Harris spokesman Jim Burke said among the entities that must give their approval to the merger are the U.S. Department of Justice and the European Union. The U.S. Department of Defense also will review the deal.
With a stock deal valued at $33.5 billion — based on the stock prices when the deal was announced — it’s expected to be the largest merger in defense industry history. L3 Harris Technologies will be the nation’s sixth-largest defense contractor.
L3 Harris Technologies also will become the eighth-largest company based in Florida, according to current Fortune 500 rankings.
“I am pleased that our shareholders voted in favor of this strategic combination, which will create a premier global defense technology company,” William Brown, Harris chairman, president and chief executive officer, said in a prepared statement. “Today’s vote clearly supports our view that this merger will unlock additional growth opportunities and generate value for our customers, employees and shareholders.”
Christopher Kubasik, L3’s chairman, chief executive officer and president, called the shareholder votes “a key milestone in our merger process.”
“Overall, integration planning is proceeding well, as we prepare to capture operational synergies and establish a shared culture of innovation,” Kubasik said. “The increased scale of L3 Harris will allow us to deliver comprehensive mission-critical solutions to our customers, while creating value for all of our stakeholders.”
“The combined company will be headquartered in Brevard, and the merger is expected to strengthen its strong presence here,” Burke said. “Upon close, the company will be the largest aerospace and defense company headquartered in Florida.”
Here are the vote totals for Harris shareholders: Stockholders owning 102.08 million shares voted in favor of the merger; stockholders owning 376,000 shares voted against; and stockholders owning 152,172 shares abstained.
Here are the vote totals for L3 shareholders: Stockholders owning 64.53 million shares voted in favor of the merger; stockholders owning 1.94 million shares voted against; and stockholders owning 307,532 shares abstained.
Harris has about 17,500 employees worldwide. The company supports government and commercial customers in more than 100 countries and has about $6 billion in annual revenue. The company is organized into three business segments: communication systems; electronic systems; and space and intelligence systems.
L3 Technologies, with about 31,000 employees worldwide, develops advanced defense technologies and commercial solutions in pilot training, aviation security, night vision and electro-optical and infrared sensor systems, weapons, maritime systems and space. L3 is organized into three business segments: intelligence, surveillance and reconnaissance systems; communications and networked systems; and electronic systems. The company reported 2018 sales of $10.2 billion.

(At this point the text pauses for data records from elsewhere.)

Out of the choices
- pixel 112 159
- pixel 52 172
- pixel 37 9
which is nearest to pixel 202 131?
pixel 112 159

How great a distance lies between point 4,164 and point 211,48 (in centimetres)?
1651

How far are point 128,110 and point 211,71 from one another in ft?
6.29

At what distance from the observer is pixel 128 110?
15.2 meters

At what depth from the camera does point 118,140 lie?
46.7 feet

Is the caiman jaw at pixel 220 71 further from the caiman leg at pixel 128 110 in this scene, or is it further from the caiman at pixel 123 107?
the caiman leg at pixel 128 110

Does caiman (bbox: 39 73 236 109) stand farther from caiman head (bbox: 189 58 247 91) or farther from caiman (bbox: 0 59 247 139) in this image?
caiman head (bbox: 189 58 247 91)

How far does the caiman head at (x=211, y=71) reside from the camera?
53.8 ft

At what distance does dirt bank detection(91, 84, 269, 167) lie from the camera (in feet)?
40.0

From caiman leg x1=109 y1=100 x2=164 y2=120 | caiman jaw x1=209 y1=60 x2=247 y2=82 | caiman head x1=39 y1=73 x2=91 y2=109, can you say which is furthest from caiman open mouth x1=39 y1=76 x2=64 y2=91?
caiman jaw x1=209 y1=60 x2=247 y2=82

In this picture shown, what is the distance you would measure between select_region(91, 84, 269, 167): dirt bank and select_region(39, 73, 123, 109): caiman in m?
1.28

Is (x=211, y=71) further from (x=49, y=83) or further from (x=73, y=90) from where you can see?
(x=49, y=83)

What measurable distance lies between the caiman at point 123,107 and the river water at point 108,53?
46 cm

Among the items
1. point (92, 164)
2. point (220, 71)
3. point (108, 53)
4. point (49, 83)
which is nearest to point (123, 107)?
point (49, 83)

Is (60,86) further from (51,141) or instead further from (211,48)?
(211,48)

About 57 percent of the combined company’s revenue would come from the U.S. military, including 26 percent from the Air Force, 13 percent from the Navy, 10 percent from the Army and 8 percent from other Department of Defense entities. The other 43 percent would come from a combination of other U.S. government agencies (13 percent), foreign governments (17 percent) and commercial customers (13 percent).

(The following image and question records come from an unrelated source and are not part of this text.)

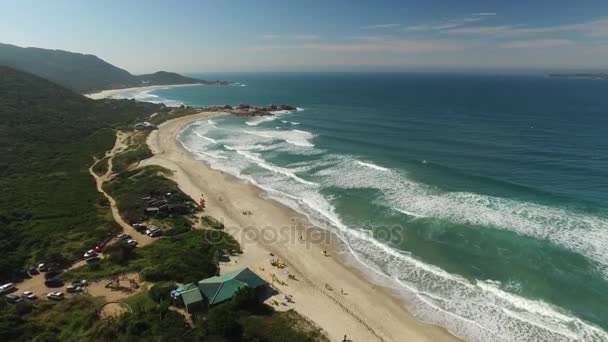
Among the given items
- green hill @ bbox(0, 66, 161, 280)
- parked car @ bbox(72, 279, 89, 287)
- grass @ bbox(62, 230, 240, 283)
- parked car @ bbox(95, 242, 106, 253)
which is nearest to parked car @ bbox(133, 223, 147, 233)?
green hill @ bbox(0, 66, 161, 280)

The combined company’s board of directors will have 12 members, with six directors from each company, including Brown and Kubasik. In the meantime, Brown and Kubasik will be co-chairs of a joint integration team to work out details of bringing the two companies together.
Under terms of the merger, L3 shareholders will receive 1.3 shares of Harris common stock for each share of L3 common stock they own. Upon completion of the merger, Harris shareholders will own about 54 percent and L3 shareholders will own about 46 percent of the combined company.
Harris stock closed Thursday at $162.31, up $2.31 from Wednesday’s close, in New York Stock Exchange trading. L3 closed Thursday at $210.02, up $3.42 from Wednesday’s close, in New York Stock Exchange trading.